Understanding Dementia Speech Alignment with Diffusion-Based Image Generation
Mansi, Anastasios Lepipas, Soteris Demetriou, Dominika C Woszczyk, Yiying Guan
INTERSPEECH 2025 (Oral)
We investigate attribute alignment signals between text and images in diffusion-based generation for dementia speech contexts. Our work explores how generative models can inadvertently reveal sensitive cognitive information through text-to-image generation, with implications for privacy and healthcare applications. We develop novel methods to detect and analyze these alignment patterns, contributing to the understanding of information leakage in generative AI systems.
Leaky Diffusion: Attribute Leakage in Text-Guided Image Generation
Anastasios Lepipas, Mansi, Marios Charalambides, Jiani Liu, Yiying Guan, Dominika C Woszczyk, Thanh Hai Le, Soteris Demetriou
PoPETS 2025
We show and analyze attribute leakage paths in text-guided diffusion models, demonstrating how sensitive information can inadvertently leak through generative processes. Our research reveals novel attack vectors for authorship identification using text-to-image diffusion models, highlighting significant privacy concerns in current generative AI systems. We propose comprehensive analysis frameworks and mitigation strategies for these emerging security vulnerabilities.
AmalREC: A Dataset for Relation Extraction and Classification Leveraging Amalgamation of Large Language Models
Mansi, Pranshu Pandya, Mahek Bhavesh Vora, Soumya Bharadwaj, Ashish Anand
Preprint 2024
We present AmalREC, a comprehensive relation extraction dataset created by combining LLM-based approaches with template-based methods. Our dataset leverages a 6-level relation hierarchy to generate diverse and high-quality relation extraction examples. We provide detailed analysis of bias and noise across different relation buckets, comparing the effectiveness of various generation strategies and their impact on downstream performance.

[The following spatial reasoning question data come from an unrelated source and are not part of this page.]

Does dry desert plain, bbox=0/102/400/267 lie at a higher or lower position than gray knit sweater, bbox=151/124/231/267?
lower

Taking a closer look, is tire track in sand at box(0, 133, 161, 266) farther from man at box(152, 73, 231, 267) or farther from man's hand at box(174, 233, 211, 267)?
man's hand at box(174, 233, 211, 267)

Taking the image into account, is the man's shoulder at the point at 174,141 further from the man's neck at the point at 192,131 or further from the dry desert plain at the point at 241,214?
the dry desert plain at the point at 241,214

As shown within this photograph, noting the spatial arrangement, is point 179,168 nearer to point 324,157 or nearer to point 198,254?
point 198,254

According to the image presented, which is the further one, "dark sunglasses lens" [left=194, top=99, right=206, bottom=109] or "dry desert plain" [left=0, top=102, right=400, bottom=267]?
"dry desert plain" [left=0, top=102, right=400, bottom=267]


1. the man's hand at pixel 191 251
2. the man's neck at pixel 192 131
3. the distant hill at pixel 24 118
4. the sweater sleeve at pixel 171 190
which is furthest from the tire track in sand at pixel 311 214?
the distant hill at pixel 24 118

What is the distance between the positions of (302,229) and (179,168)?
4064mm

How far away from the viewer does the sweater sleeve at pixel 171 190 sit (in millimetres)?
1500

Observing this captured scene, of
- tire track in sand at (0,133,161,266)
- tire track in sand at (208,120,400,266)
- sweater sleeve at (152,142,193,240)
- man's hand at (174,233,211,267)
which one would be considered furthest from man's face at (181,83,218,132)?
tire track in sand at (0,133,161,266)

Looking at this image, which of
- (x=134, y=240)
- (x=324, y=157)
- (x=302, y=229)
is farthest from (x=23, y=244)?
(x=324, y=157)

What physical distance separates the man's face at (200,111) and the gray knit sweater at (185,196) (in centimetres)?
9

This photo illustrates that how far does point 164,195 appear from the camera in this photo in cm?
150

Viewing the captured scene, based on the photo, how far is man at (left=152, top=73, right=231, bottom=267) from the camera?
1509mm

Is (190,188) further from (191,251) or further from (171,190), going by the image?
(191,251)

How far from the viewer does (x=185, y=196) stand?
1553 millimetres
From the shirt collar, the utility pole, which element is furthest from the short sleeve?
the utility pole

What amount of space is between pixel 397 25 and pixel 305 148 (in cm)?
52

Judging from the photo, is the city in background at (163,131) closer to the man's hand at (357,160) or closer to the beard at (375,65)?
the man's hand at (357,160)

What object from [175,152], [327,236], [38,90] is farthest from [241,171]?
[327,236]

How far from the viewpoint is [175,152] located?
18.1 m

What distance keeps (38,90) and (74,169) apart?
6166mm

On the Impact of Sparsification on Quantitative Argumentative Explanations in Neural Networks
Daniel Peacock, Mansi, Nico Potyka, Francesca Toni and Xiang Yin
3rd International Workshop on Argumentation for eXplainable AI
We investigate the impact of sparsification techniques on the quality and interpretability of quantitative argumentative explanations in neural networks. Our research explores how different sparsification methods affect the ability of neural networks to generate coherent, logical explanations for their predictions. We develop novel metrics to evaluate the argumentative quality of explanations and demonstrate that strategic sparsification can enhance both model efficiency and explanation interpretability without compromising predictive performance.